Your salespeople are your biggest fans, right? If not, then you’re probably not as aligned as you think.
Michelle Mogelson Levy, Associate Vice President of Marketing Programs, ECI Telecom, learned this the hard way.
Looked great on paper
In late 2009, ECI implemented a new marketing automation program. To use it effectively, Levy and her team convened with sales leaders representing teams from the Philippines to the United Kingdom. They hammered out:
- A glossary to ensure everyone spoke the same sales and marketing language. They agreed on definitions for terms such as “marketing-qualified lead” and “sales-accepted lead.”
- Guidelines on how they would score leads.
- An agreement on a level of service and responsibilities. Everyone signed their names to show they understood their roles, their commitment and how they would interact with leads at each stage.
“At the end of the meetings, we would painstakingly make sure everyone understood what we were talking about. Everyone claimed they did; no one ever had any questions,” recalls Levy.
At the end of this exhaustive process, Levy was confident that Sales and Marketing were fully aligned. But she was mistaken.
Alignment is an attitude, not a signature
Here’s the rub: Several months later, Levy discovered the opposite was true.
Even though her team led industry standards in generating leads and conversions – it had an abundance of marketing-qualified leads. The sales team had accepted none of them.
She thought that Sales simply didn’t understand the software. Her team reached out to the more than 100 members of the sales team to review the system. Then she realized the problem wasn’t the software; it was that no one cared.
“It didn’t matter that we had a written process, it didn’t matter that we had signatures – Sales wasn’t aligned at all,” Levy says.
Back to the drawing board
However, in the course of the one-on-one conversations, one light bulb after another went off across the sales team. The salespeople finally grasped how the new process could make their lives better and their jobs easier.
“Before they thought, ‘Okay here’s more technology we have to deal with,’” says Levy. “They didn’t really pay attention to its value until we worked with them one on one and showed them, ‘Hey, this is your customer and here’s what he’s been doing, with a full screenshot of all of his activity.'”
Once salespeople realized they would receive a full profile of each lead’s activity, including every email clicked and every form submitted, they started showing more interest, Levy says. They started asking for Marketing’s help to support new initiatives.
“In fact, now they don’t do any kind of marketing activity – events or seminars – without coming to us first,” Levy says.

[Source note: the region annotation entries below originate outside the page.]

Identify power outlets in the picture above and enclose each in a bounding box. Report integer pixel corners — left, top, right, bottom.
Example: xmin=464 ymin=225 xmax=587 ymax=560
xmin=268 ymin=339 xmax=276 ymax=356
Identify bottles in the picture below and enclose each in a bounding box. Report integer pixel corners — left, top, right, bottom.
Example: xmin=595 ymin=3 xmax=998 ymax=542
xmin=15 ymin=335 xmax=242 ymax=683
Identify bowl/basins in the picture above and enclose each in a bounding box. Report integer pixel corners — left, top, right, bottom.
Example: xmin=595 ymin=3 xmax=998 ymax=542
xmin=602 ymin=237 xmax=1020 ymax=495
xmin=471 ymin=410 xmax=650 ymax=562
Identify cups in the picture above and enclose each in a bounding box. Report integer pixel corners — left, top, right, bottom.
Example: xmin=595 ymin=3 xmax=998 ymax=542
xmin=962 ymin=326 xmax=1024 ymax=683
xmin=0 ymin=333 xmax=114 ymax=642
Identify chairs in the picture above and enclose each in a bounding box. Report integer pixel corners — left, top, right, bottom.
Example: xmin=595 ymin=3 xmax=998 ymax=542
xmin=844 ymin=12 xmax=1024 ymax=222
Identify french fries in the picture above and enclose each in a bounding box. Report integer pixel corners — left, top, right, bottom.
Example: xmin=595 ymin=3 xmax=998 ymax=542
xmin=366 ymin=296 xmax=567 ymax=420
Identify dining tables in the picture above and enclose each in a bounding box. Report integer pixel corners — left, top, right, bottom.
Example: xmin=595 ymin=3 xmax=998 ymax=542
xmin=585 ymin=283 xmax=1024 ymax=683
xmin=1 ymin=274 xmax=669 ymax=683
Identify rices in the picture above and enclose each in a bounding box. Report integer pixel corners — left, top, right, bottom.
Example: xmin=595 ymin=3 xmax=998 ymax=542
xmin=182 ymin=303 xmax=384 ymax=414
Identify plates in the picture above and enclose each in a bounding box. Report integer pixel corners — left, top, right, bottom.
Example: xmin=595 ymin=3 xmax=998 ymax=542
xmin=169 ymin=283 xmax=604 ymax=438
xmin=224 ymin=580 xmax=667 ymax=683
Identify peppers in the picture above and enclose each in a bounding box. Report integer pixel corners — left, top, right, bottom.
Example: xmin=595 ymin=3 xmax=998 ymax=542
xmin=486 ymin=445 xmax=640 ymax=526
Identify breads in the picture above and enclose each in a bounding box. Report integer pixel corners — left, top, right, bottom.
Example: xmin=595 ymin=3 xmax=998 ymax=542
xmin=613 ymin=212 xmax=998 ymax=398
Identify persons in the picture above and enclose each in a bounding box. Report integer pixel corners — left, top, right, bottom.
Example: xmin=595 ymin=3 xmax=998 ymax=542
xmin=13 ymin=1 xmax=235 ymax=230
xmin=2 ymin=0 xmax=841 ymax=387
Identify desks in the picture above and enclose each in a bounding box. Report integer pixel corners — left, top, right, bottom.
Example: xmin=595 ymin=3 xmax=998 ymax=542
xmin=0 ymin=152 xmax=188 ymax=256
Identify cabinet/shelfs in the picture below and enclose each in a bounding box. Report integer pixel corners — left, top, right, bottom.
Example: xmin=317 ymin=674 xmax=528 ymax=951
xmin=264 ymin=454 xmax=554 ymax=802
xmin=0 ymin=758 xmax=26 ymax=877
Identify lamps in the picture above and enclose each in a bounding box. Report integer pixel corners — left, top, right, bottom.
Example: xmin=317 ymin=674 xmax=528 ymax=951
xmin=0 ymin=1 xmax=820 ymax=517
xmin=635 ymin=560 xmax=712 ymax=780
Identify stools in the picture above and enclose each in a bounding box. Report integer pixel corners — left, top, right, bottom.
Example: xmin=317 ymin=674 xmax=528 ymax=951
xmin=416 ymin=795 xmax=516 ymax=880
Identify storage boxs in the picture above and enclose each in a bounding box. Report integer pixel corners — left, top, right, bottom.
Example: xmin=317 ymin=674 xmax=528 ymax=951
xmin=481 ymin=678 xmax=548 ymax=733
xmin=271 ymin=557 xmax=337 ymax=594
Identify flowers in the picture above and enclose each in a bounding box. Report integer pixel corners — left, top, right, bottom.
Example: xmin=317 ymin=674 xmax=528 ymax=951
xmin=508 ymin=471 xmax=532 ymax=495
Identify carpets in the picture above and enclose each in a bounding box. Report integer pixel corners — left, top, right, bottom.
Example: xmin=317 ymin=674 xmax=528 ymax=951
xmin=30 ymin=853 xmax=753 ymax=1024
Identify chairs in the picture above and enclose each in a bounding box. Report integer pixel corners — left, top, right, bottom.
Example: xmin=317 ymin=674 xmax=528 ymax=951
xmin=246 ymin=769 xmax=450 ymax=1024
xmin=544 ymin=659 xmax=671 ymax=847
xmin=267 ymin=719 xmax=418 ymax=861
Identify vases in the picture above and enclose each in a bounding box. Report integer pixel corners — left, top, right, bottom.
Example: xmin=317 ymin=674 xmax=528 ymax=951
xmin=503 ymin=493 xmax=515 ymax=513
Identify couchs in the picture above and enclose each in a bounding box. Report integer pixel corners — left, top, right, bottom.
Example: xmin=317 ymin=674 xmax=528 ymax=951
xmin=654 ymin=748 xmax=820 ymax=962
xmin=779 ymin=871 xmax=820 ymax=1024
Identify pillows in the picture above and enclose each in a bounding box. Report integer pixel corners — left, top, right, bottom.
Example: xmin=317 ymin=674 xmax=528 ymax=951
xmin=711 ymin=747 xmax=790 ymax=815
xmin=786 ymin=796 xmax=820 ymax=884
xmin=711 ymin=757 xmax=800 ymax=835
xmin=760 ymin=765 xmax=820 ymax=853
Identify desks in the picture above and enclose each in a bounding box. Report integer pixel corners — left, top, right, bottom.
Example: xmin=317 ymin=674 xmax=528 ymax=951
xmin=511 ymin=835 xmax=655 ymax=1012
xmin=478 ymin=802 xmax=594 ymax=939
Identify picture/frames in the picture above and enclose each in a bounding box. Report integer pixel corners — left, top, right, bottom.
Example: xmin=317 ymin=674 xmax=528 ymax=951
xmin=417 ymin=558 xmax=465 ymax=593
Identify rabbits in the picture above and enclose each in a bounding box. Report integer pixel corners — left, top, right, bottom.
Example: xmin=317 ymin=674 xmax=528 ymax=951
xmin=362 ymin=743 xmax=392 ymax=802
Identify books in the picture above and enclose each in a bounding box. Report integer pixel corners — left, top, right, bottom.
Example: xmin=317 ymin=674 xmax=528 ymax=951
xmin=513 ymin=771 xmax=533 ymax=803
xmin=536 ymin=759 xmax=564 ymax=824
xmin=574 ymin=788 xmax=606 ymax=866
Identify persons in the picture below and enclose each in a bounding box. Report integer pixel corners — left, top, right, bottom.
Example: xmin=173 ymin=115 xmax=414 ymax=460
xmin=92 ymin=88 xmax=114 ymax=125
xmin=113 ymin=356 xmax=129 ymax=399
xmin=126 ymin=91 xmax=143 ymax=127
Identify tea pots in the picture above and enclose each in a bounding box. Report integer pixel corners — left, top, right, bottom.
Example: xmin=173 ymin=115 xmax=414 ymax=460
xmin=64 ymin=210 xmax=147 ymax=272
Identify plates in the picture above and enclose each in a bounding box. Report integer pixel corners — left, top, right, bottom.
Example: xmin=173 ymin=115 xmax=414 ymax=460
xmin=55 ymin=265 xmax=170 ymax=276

Alignment is a full-time job
Many salespeople in the company admitted they didn’t have a process for responding to leads before this effort. Now, Marketing gives them a personalized email for every lead.
“The salespeople forwarded that email with a personalized signature, and they were absolutely shocked when they started getting responses,” Levy says.
To address Sales’ increased interest, the marketing team assigned a person to focus solely on alignment. The job of the Centralized Alignment Leader was to maintain the lines of communication that were now completely open between the departments.
Stronger Alignment = Stronger Results
This experience taught Levy that alignment has nothing to do with signatures or verbal agreements; it has everything to do with results, she says. Today, when she looks at her marketing-automation platform, instead of seeing no accepted leads, she sees 80% or more of leads moving forward.
But perhaps the best outcome is that Sales is now Marketing’s biggest fan in the company and doesn’t mind telling the C-suite, she says. It’s a great sign that the departments are aligned.
“In many of the financial reviews that happen on the executive level, Sales [leaders are] using the same language that we are; they’re talking about marketing-sourced leads and marketing-influenced leads. They’re tooting our horn for us!” Levy says.